Gather every line below that contains the word "masks", and copy each one in full.

(Stored records)

········

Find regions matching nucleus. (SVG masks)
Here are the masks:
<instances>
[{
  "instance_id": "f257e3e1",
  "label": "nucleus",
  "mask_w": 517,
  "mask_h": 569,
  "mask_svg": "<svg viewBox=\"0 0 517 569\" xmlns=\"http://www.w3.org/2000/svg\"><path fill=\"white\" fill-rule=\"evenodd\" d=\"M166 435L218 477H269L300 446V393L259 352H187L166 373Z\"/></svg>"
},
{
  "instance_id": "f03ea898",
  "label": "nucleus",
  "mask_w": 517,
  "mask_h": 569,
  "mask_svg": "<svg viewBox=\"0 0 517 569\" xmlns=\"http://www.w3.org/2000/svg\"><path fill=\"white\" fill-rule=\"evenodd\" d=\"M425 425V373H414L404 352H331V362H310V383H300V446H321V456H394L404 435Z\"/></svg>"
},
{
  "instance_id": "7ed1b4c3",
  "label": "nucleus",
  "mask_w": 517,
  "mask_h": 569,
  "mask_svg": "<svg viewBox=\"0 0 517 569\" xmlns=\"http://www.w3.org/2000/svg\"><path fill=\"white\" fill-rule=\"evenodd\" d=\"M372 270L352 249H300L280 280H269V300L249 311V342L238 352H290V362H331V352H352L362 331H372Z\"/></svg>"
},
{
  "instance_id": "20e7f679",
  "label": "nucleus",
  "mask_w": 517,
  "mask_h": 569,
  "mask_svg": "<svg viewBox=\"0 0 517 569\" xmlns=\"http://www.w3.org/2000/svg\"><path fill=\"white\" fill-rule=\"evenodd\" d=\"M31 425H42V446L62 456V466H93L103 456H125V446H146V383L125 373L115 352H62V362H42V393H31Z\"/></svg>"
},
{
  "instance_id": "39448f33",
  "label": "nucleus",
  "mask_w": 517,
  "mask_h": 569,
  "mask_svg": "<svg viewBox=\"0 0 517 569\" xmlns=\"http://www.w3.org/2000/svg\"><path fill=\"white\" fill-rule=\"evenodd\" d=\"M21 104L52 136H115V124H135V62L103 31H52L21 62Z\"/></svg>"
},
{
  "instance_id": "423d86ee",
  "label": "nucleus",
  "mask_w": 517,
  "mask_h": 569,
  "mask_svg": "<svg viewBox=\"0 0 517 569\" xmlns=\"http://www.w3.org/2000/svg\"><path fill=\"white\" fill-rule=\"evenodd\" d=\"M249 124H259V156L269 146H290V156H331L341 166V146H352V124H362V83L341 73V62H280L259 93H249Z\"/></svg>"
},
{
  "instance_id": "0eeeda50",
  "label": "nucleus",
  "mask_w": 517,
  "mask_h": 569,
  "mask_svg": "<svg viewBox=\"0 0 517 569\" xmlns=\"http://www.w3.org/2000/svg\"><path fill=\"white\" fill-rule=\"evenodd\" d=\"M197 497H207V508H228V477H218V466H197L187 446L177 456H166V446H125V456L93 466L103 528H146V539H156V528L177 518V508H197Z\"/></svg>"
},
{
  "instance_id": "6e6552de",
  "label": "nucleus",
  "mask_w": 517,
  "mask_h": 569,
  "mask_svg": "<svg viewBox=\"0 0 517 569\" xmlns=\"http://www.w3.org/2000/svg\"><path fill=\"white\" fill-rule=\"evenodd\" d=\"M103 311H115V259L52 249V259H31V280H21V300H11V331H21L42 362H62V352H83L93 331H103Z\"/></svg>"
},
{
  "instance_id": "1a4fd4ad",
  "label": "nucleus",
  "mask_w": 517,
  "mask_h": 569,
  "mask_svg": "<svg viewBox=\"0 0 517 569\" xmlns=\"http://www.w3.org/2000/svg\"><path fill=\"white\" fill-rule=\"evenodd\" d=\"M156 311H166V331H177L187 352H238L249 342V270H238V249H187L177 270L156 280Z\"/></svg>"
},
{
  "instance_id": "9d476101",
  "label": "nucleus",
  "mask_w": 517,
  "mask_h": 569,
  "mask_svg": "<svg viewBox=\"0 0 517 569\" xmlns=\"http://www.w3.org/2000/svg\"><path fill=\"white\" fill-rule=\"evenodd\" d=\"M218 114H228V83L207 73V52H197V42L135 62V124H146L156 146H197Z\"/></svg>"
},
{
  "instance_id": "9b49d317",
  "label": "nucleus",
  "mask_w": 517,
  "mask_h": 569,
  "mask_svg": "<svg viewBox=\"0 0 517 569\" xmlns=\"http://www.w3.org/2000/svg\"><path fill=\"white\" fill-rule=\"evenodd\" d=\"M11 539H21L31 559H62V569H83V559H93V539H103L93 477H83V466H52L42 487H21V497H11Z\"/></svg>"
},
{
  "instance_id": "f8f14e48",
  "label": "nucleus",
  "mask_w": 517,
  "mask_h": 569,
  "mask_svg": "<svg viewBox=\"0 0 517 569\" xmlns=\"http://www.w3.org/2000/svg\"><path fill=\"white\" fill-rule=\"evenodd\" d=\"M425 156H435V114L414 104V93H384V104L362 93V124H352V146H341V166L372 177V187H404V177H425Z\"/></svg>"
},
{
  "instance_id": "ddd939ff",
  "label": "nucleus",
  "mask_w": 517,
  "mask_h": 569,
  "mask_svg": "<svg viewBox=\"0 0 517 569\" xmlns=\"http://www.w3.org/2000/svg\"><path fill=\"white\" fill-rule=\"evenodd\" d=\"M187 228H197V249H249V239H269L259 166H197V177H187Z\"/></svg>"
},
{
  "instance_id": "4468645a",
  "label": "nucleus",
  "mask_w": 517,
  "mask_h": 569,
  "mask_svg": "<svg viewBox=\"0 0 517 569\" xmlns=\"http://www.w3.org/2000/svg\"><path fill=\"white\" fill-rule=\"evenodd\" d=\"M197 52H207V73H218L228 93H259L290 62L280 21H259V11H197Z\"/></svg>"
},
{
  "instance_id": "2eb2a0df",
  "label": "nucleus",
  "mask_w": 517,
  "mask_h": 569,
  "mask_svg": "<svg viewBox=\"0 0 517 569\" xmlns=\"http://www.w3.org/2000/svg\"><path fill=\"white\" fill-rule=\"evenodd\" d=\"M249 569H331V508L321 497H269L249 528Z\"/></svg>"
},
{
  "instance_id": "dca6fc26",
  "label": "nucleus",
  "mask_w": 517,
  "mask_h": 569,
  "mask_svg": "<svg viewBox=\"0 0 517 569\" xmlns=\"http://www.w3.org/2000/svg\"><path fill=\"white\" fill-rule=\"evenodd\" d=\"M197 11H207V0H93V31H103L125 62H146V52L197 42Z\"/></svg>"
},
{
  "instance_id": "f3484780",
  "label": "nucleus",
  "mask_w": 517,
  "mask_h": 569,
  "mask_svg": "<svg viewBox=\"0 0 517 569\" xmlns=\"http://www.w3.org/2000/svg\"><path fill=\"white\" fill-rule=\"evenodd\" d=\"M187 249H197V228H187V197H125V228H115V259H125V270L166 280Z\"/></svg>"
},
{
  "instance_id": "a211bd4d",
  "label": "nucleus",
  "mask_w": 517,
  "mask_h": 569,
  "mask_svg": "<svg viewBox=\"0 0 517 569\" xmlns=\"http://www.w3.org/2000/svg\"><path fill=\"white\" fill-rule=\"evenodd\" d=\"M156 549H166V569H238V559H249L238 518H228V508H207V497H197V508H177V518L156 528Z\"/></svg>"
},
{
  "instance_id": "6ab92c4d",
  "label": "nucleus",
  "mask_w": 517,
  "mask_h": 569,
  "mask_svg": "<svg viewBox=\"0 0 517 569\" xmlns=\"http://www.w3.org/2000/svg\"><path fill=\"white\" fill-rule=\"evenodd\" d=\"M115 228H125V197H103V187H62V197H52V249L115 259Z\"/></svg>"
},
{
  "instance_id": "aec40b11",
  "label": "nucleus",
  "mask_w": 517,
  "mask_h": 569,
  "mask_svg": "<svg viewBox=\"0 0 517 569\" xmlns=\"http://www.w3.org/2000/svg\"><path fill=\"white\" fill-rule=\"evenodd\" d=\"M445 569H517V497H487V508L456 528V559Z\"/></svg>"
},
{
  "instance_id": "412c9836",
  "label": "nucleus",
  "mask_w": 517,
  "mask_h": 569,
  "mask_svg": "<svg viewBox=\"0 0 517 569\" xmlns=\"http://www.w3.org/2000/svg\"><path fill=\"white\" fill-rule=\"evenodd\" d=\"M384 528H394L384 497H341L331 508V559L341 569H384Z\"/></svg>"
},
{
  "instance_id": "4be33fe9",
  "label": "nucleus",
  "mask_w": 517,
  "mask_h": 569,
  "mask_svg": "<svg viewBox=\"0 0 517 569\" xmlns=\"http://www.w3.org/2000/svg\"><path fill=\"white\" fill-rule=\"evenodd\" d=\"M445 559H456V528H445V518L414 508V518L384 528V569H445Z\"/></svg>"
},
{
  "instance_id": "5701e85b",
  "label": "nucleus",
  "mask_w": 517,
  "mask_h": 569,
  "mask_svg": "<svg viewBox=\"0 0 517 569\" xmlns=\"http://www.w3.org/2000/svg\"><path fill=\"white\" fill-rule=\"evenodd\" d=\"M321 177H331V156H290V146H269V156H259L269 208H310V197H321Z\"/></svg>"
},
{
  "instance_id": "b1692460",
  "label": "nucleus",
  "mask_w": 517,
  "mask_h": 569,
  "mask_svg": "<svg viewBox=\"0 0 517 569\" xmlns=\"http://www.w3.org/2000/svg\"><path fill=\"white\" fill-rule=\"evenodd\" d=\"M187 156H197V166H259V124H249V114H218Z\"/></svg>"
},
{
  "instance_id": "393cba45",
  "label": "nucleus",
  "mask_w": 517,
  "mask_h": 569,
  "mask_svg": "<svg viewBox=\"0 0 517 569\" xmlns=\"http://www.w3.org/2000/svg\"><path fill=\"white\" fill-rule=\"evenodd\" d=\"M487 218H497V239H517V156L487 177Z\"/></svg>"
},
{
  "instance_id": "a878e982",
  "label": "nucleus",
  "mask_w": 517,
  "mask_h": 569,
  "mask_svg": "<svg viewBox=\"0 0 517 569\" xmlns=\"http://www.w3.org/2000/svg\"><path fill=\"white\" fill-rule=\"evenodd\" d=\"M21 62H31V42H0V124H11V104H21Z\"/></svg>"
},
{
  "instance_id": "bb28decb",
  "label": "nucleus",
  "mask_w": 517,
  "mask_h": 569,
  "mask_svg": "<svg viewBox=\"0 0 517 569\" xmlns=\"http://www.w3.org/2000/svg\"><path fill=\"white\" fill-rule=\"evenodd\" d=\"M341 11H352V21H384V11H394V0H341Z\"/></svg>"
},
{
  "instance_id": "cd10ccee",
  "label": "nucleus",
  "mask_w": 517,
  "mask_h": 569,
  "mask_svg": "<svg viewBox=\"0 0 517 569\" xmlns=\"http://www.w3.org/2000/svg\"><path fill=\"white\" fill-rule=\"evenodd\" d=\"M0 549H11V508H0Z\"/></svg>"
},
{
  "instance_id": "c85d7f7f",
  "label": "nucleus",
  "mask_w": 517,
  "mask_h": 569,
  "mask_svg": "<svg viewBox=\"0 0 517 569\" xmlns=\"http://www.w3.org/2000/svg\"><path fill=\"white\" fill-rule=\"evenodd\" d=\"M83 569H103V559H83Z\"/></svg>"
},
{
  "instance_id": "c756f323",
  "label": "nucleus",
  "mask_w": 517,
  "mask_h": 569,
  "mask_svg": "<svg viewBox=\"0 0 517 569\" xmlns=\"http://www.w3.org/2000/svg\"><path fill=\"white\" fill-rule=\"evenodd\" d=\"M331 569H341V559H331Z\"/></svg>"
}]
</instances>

········

## Result of this exercise
Find regions matching nucleus. (SVG masks)
Here are the masks:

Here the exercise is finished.